Dad would of been 78 on the 2nd of April this year. I decided to hold back on publishing this, because of all the April 1 stuff on my dash.
But I couldn’t let it pass unmarked. So, below the cut, is everything my father was to me.
I was told I’d have ten minutes to tell everyone about a lifetime with my father. One - that’s clearly impossible. And two - I suck at summaries. How can anyone condense forty-two years into ten minutes? How can I tell you everything that Dad was?
Dad was… comfort and security. I still remember the nightly ritual when I was a little kid. After Mum rubbed his aches down, He’d put on his yellow dressing gown with the black trim and I’d sit in his lap while the television went on, and I’d spend a majority of the cuddle-time methodically picking the pills off. I still remember the strong smell of sarsaparilla and the feel of him through that old dressing gown, and the sense of peace it bought me.
Dad was… in love with mischief. Always the benevolent mischief that caused no lingering harm and even laughter in the people he played with. He would take great delight in noisily trying to blow over my block towers. Or share the summer temperatures with his co-workers in Autopack. Or atrocious puns with… well, just about anyone who shared his air.
Dad was… an opportunist. He taught me the real meaning behind the phrase “one man’s trash is another’s treasure” by bringing home factory rejects or giant bags of discontinued product. It was like Christmas, back then, to see him coming in with an enormous plastic bag or a big box of cheap plastic treasure. And I learned that if they’re throwing it out - they’re also giving it away for free… so you might as well help yourself.
Dad was… a softie. For all his gruff manner, he had a soft spot for small animals and was always gentle with children. He was why we adopted two stray cats. And I still remember the time we went out of our way to rescue a Joey after its mother had been hit by a car. Dad taught me that all living things deserved our respect, our kindness, and when we had to - our mercy. He taught me to care for all the creatures, and how to share our space with the wildlife that came to visit.
Dad was… a writer. Not on a professional level, he was too much in love with purple prose. But he had a lifelong love of English and word-play, and worked on endless rewrites of a planet I’d made up in my teens. I was glad I’d inspired him. I was always happy to hear he was trying to improve his stuff… but I think his love of mischief kept turning his words purple just to get a rise out of my Mum.

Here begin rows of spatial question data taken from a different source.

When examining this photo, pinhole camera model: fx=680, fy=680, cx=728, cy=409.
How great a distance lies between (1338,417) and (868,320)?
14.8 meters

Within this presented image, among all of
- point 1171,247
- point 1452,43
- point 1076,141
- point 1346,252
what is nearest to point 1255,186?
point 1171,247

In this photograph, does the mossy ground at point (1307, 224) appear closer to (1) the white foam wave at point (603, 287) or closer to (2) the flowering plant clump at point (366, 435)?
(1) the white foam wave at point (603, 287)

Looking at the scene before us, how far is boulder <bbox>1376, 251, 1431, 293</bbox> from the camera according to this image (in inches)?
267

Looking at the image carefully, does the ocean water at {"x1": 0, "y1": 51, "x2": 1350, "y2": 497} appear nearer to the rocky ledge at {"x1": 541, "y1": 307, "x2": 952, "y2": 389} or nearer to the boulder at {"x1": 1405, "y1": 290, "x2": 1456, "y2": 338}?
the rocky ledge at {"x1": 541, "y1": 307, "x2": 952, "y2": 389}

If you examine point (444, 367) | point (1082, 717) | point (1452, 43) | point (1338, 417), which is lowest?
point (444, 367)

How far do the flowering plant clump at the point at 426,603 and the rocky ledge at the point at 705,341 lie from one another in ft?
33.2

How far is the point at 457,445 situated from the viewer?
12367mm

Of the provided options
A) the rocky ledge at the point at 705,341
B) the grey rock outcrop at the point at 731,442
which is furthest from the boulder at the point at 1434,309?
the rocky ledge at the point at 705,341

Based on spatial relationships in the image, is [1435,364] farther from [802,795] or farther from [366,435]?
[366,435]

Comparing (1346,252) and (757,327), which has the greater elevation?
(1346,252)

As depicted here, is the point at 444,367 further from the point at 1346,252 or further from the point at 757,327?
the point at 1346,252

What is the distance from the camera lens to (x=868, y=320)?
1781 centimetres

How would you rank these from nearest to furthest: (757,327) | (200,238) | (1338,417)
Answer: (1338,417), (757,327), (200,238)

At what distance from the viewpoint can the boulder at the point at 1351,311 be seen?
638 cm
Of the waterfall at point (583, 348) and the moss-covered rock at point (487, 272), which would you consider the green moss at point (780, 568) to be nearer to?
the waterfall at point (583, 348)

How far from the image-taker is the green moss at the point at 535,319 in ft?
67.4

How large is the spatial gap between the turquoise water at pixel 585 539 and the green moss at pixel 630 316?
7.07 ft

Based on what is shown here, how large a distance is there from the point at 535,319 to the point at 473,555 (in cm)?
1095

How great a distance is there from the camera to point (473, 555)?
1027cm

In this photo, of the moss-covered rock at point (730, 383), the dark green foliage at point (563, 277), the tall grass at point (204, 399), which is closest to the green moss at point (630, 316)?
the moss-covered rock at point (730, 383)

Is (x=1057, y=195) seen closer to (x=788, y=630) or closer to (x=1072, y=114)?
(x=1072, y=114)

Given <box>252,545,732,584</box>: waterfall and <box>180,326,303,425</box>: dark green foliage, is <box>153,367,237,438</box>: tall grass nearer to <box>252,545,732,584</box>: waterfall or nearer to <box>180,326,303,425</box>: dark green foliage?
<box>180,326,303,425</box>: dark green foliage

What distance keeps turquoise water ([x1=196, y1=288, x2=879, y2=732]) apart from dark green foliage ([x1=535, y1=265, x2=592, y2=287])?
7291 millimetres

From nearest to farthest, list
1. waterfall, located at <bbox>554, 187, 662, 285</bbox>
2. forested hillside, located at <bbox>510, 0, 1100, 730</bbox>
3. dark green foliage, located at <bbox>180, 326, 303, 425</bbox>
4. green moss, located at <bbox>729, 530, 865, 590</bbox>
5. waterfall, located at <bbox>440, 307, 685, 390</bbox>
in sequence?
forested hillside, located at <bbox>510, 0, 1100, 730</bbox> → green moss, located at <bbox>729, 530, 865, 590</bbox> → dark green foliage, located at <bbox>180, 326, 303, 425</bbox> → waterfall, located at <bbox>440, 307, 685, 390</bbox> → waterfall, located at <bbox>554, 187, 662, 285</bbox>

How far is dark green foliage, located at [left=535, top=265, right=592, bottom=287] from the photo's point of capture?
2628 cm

Dad was… an armchair anarchist. When he was able to, he kept and competed with blackpowder pistols. And collected guns just to thumb his nose at the authoritarians who tried to restrict his access. He kept a vast library about weaponry and warfare tactics… not because he loved war, but because he wanted to be prepared when the revolution came.
Dad was… belligerent, when he could not get his way. He had this way of shouting that would gradually erase the volume of his voice. Until there was nothing left but a whispering croak. You knew he was really angry about something when his face was red but you could hardly hear him. And despite that clear rage… he was something of a pacifist.
Dad was… intense in his passions. If something grabbed his interest, he would sink himself into it up to his neck. And worse, he would try to ‘infect’ everyone in his sphere of influence with his love of the thing. Ancient weapons, meerkats, The Phantom… whatever it was, you could see him coming alive with the enthusiasm and you just couldn’t bring yourself to even try to shoot that down. I remember him grinning as he told me, “You’ve got to have a look at—” his passion of the year.
Dad was… unkillable. He’d been through experiences that would have killed, maimed, or disabled any other mere mortal. He always said that doctors had been trying to kill him since he was born. It was his reassurance whenever either Mum or I worried out loud about his health. I called him the original tough nut, and he would laugh.
And now, the saddest sentence in my life is two words: Dad was.
And Dad was impossible to sum up in ten minutes.